Stored data:
[Start of section]
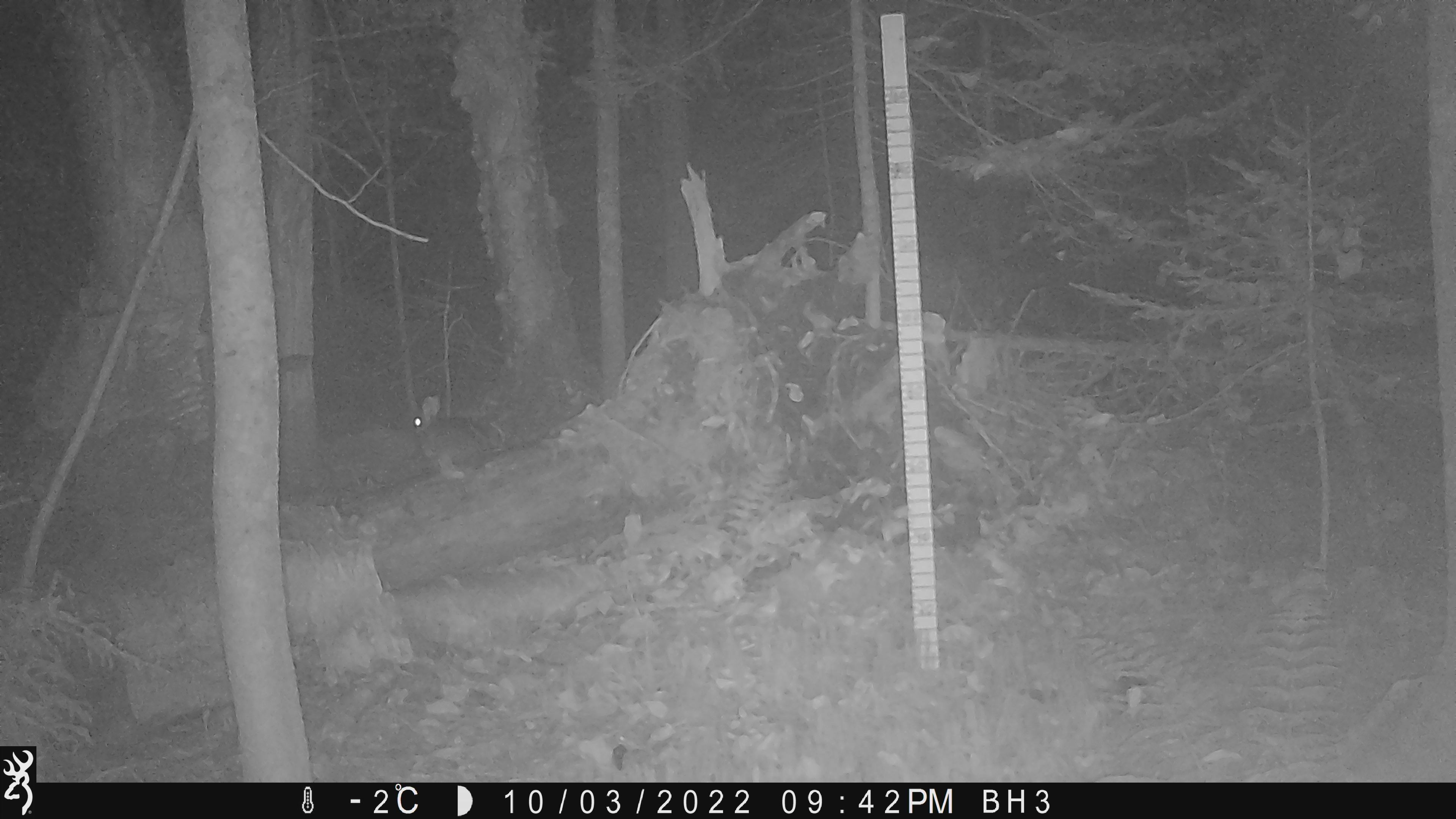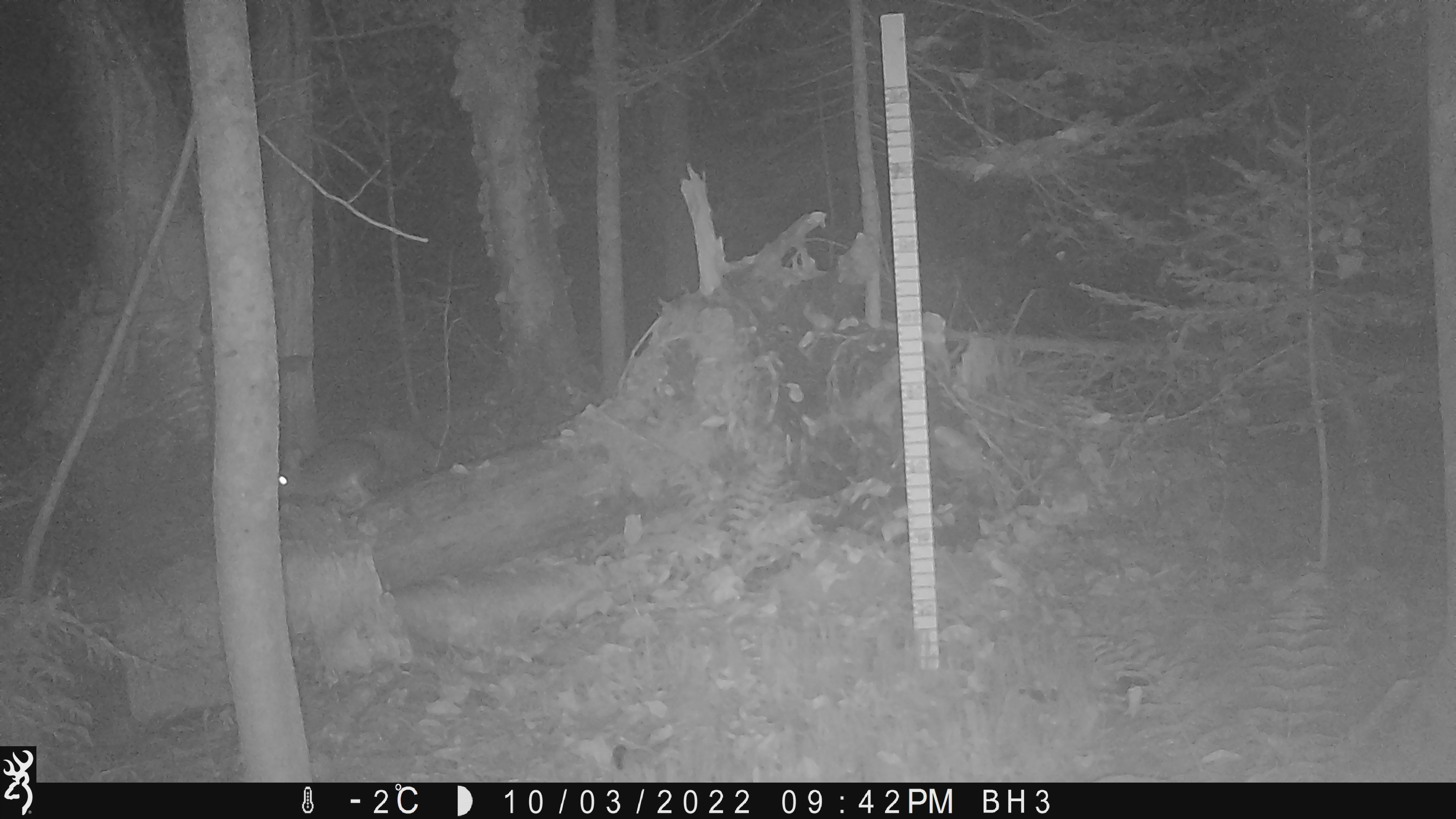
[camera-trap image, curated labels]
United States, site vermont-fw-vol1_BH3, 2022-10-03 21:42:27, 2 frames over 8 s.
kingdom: Animalia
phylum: Chordata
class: Mammalia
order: Lagomorpha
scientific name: Lagomorpha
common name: rabbit or hare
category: rabbit or hare sp.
Rabbit or hare sp. (rabbit or hare) (Lagomorpha).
[End of section]
[WORK TASK] Print every entry above verbatim but drop the images.

[OUTPUT]
[camera-trap image, curated labels]
United States, site vermont-fw-vol1_BH3, 2022-10-03 21:42:27, 2 frames over 8 s.
kingdom: Animalia
phylum: Chordata
class: Mammalia
order: Lagomorpha
scientific name: Lagomorpha
common name: rabbit or hare
category: rabbit or hare sp.
Rabbit or hare sp. (rabbit or hare) (Lagomorpha).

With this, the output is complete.